APLV – Você não está sozinho

Oi gente! Tudo bem? Venho escrever um pouco da minha experiência com a APLV, que apareceu na minha vida sem muita cerimônia. Espero que possa ajudar e encorajar muitas famílias que sofrem com o mesmo probleminha chato.

Vamos lá… A APLV é uma sigla que significa Alergia à Proteína do Leite de Vaca, ou para os médicos, Hipersensibilidade à Proteína do Leite de Vaca. Ela acontece porque o organismo reconhece a proteína do leite como algo estranho e então produz uma resposta imunológica exagerada para combatê-lo. A APLV é a alergia alimentar mais comum em bebês e crianças, e por incrível que pareça, muitos nunca ouviram falar ou confundem com intolerância à Lactose. Inicia-se normalmente nos primeiros meses de vida, porém na maioria dos casos regride até os 3 anos de idade. Muitos médicos também nem sabem lidar direito com o problema devido à dificuldade no diagnóstico, pois não existem exames que detectam com 100% de confiabilidade a alergia. A causa ainda é um pouco controversa, pode ser de origem genética ou por exposição precoce às fórmulas industrializadas.

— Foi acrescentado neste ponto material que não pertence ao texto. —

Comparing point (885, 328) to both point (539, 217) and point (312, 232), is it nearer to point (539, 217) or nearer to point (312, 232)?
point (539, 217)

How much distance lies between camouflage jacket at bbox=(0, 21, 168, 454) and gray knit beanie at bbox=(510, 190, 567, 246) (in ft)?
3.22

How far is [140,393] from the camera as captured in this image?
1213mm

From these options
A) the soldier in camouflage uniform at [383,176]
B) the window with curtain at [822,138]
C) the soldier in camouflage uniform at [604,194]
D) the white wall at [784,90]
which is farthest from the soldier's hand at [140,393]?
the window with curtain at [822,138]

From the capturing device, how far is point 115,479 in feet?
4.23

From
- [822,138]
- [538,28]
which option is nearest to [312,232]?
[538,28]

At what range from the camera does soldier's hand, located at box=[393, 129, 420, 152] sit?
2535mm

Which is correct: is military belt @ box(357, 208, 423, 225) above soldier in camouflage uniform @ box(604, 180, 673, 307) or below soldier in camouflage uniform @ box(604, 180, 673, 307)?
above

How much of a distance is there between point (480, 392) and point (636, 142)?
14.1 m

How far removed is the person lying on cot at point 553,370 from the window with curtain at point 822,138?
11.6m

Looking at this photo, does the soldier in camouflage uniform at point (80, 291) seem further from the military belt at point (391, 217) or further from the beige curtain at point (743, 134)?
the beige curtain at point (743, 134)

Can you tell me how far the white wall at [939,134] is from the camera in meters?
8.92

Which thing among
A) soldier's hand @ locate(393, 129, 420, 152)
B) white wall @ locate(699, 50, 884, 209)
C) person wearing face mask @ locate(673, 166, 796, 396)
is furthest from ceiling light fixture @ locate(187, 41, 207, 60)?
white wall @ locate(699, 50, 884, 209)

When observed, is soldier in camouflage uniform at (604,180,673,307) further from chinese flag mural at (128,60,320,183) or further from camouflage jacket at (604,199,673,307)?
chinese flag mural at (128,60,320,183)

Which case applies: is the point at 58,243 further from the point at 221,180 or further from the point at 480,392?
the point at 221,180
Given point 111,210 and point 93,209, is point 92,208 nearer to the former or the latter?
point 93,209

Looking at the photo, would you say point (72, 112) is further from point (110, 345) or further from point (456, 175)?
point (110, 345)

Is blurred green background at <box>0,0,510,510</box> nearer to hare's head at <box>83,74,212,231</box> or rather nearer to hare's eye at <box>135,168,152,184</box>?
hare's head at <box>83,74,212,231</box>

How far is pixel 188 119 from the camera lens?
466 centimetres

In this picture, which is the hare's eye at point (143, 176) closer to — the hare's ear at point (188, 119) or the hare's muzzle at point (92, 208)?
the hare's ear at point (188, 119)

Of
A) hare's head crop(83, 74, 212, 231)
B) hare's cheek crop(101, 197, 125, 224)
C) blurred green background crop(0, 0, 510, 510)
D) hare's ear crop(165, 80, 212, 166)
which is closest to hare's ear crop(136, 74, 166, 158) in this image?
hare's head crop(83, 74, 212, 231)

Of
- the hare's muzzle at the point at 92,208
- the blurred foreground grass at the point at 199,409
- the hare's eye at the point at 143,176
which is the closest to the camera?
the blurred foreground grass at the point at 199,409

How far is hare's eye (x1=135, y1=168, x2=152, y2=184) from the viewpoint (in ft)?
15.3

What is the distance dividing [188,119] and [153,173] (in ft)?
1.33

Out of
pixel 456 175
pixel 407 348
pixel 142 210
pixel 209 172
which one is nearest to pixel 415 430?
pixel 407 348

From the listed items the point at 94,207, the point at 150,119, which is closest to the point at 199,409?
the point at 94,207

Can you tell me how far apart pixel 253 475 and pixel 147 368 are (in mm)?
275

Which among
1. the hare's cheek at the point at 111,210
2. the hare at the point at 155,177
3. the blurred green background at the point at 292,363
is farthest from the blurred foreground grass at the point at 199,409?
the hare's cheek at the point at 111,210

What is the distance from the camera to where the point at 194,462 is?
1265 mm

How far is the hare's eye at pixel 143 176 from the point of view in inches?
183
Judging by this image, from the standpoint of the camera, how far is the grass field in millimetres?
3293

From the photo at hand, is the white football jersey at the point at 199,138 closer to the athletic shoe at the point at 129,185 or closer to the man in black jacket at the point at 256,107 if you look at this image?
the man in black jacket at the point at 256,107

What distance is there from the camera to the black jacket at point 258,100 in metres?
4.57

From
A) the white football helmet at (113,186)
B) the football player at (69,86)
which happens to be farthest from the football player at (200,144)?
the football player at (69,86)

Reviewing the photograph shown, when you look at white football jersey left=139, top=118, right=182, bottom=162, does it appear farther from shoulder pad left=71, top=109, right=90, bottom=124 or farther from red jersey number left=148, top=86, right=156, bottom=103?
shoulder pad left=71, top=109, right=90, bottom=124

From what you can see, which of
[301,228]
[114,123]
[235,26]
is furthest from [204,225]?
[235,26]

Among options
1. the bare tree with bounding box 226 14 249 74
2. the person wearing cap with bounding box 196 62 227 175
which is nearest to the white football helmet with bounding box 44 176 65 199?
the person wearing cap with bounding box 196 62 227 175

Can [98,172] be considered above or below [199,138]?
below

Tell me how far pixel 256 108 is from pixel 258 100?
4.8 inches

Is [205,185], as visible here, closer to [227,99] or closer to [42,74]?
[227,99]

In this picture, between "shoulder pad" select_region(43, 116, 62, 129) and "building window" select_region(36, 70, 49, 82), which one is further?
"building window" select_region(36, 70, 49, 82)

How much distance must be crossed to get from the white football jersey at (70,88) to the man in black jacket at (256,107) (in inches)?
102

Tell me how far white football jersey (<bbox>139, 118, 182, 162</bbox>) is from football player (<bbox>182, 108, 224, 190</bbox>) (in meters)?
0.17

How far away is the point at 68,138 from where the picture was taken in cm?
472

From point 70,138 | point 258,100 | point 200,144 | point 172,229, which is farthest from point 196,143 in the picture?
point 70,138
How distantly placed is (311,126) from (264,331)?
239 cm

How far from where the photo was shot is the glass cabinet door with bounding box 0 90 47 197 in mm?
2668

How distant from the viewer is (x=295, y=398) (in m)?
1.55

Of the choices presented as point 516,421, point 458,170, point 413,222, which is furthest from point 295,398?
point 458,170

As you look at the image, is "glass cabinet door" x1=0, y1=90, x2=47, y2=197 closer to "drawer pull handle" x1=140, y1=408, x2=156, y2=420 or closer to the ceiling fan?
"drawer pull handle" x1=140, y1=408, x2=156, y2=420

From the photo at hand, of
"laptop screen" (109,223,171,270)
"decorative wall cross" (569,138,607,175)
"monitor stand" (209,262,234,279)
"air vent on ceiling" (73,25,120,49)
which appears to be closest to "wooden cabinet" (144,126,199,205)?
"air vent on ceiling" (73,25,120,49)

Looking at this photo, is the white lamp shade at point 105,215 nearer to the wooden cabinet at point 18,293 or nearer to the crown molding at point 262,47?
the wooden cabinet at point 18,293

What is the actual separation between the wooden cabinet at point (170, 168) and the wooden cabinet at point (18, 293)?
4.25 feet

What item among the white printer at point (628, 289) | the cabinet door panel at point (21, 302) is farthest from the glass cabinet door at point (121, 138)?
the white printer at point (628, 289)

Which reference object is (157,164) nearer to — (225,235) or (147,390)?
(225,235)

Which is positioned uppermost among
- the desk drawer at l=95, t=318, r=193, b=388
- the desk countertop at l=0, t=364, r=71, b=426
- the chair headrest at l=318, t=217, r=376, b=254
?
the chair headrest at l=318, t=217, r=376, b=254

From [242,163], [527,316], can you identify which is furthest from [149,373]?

Existem dois tipos de alergia, o primeiro deles e o que costuma ser mais grave é o mediado por anticorpos IgE, que se manifesta imediatamente ou até 2 horas após o contato com o alérgeno. Os sintomas desse tipo normalmente são de pele, como: lesões vermelhas, coceiras, irritação na mucosa do nariz, inchaço no olhos e lábios, ou até os casos mais graves, como anafilaxia. O segundo tipo é o não mediado por IgE, que é chamado de tardio. Nele ocorre a manifestação dos sintomas horas ou até dias depois (normalmente até 3 dias). Os sintomas desse tipo são mais relacionados com o sistema gastrointestinal, como: sangue ou muco nas fezes, doença do refluxo gastroesofágico, diarréia, entre outros. (Há crianças que podem ter os dois tipos ao mesmo tempo.)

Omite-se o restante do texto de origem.